Reinhold GLIÈRE (1875-1956)
Harp Concerto (1938) [25.34]
Joseph JONGEN (1873-1953)
Harp Concerto (1944) [19.45]
Joaquin RODRIGO (1901-1999)
Concierto de Aranjuez
(arr. composer) (1939) [21.30]
Anneleen Lenaerts (harp)
Brussels Philharmonic/Michel Tabachnik
rec. Studio 4, Flagey, Brussels, 2014
WARNER CLASSICS 5419 635055 [67.02]

Listening to the Glière harp concerto blind, so to speak, one would be forgiven for thinking it had been composed in the 1870s rather than in 1938. It is so tonal and romantically lyrical. Glière as Professor of Composition at Moscow Conservatory could draw upon the skilled advice of one of his colleagues, the renowned harpist Ksenia Erdely, founder of a Russian harp dynasty during the composition of this lovely work.

The opening movement has themes that would not have shamed Rachmaninov, music that alternates between the sentimental and romantic and the noble and heroic. Its sparkling cadenza shows off Lenaert’s impressive virtuosity. The following movement is a theme and variations with material that is elegiac, sentimental and waltz-like. The finale sparkles, again contrasting a Mozart-like grace with lively and merry folksy music.

Anneleen Lenaerts, still in her twenties, has established a name for herself as one of the leading soloists of the harp. In December she was appointed Principal Harpist of the Vienna Philharmonic and has won many prizes and performed with orchestras in Europe and America. Her sparkling, glistening virtuoso performances lift these concertos and she is very well supported by Brussels Philharmonic.

Joseph Jongen was a Belgian composer. Winner of the Prix de Rome in 1897, he became a professor of composition, first in Liège and later at the Brussels Conservatorium.
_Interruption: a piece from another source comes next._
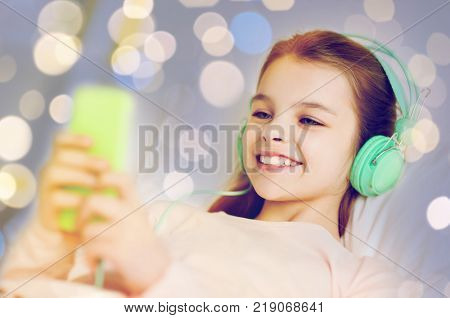 people, children and technology concept - happy smiling girl lying awake with smartphone and headphones in bed listening to music at home over holidays lights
His harp concerto, like that of Glière, harks back to an age of tonal romanticism. Like Glière’s it is scored for a small chamber-sized orchestra to allow the delicacies of the harp’s voice to shine through the accompanying textures. The Concerto’s first movement in two sections – marked Modérément animé and Andantino respectively – is pure enchantment showing off the composer’s eclectic influences bonded within his own charming style. The influences include Debussy and Ravel together with Fauré, Mendelssohn and Chopin. The second movement, an Allegro vivo, is equally bewitching. It commences with a considerable cadenza and as the orchestra enters becomes lovely dance material.
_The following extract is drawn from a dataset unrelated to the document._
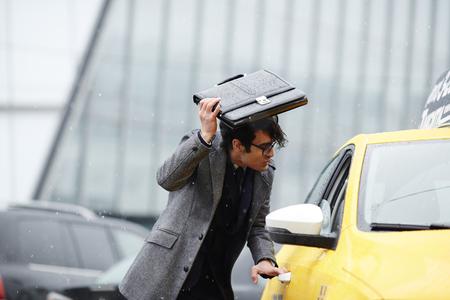 嵐の中のビジネスマンを引くタクシー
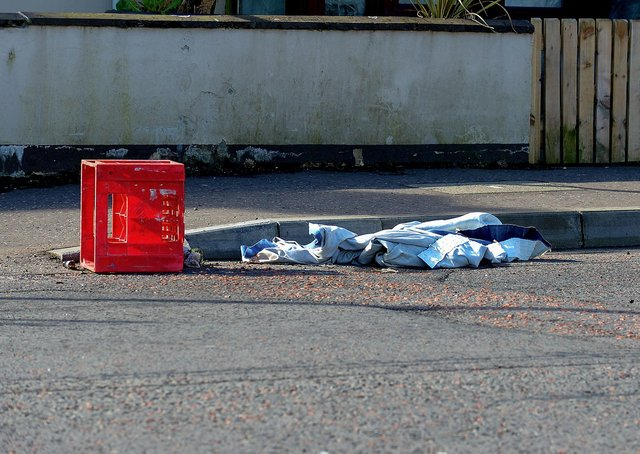 Items of clothing and a crate discarded at the Dungiven Road entrance to Irish Street where violence erupted on  Friday and Sunday evening last. DER2114GS – 003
The Concierto de Aranjuez is too popular, too well known for any comment from me. The transcription from guitar to harp was by the composer himself in response to a request from the Basque harpist Nicanor Zabaleta. Rodrigo had no difficulty adapting it for another plucked instrument and commented that when he was composing the Concierto de Aranjuez that he was picturing an imaginary instrument ‘with the wings of a harp, the heart of a piano and the soul of a guitar’. The result is sublime with the harp’s upper tones lending another exquisite dimension to the score while the lower registers echo the original guitar timbre quite closely.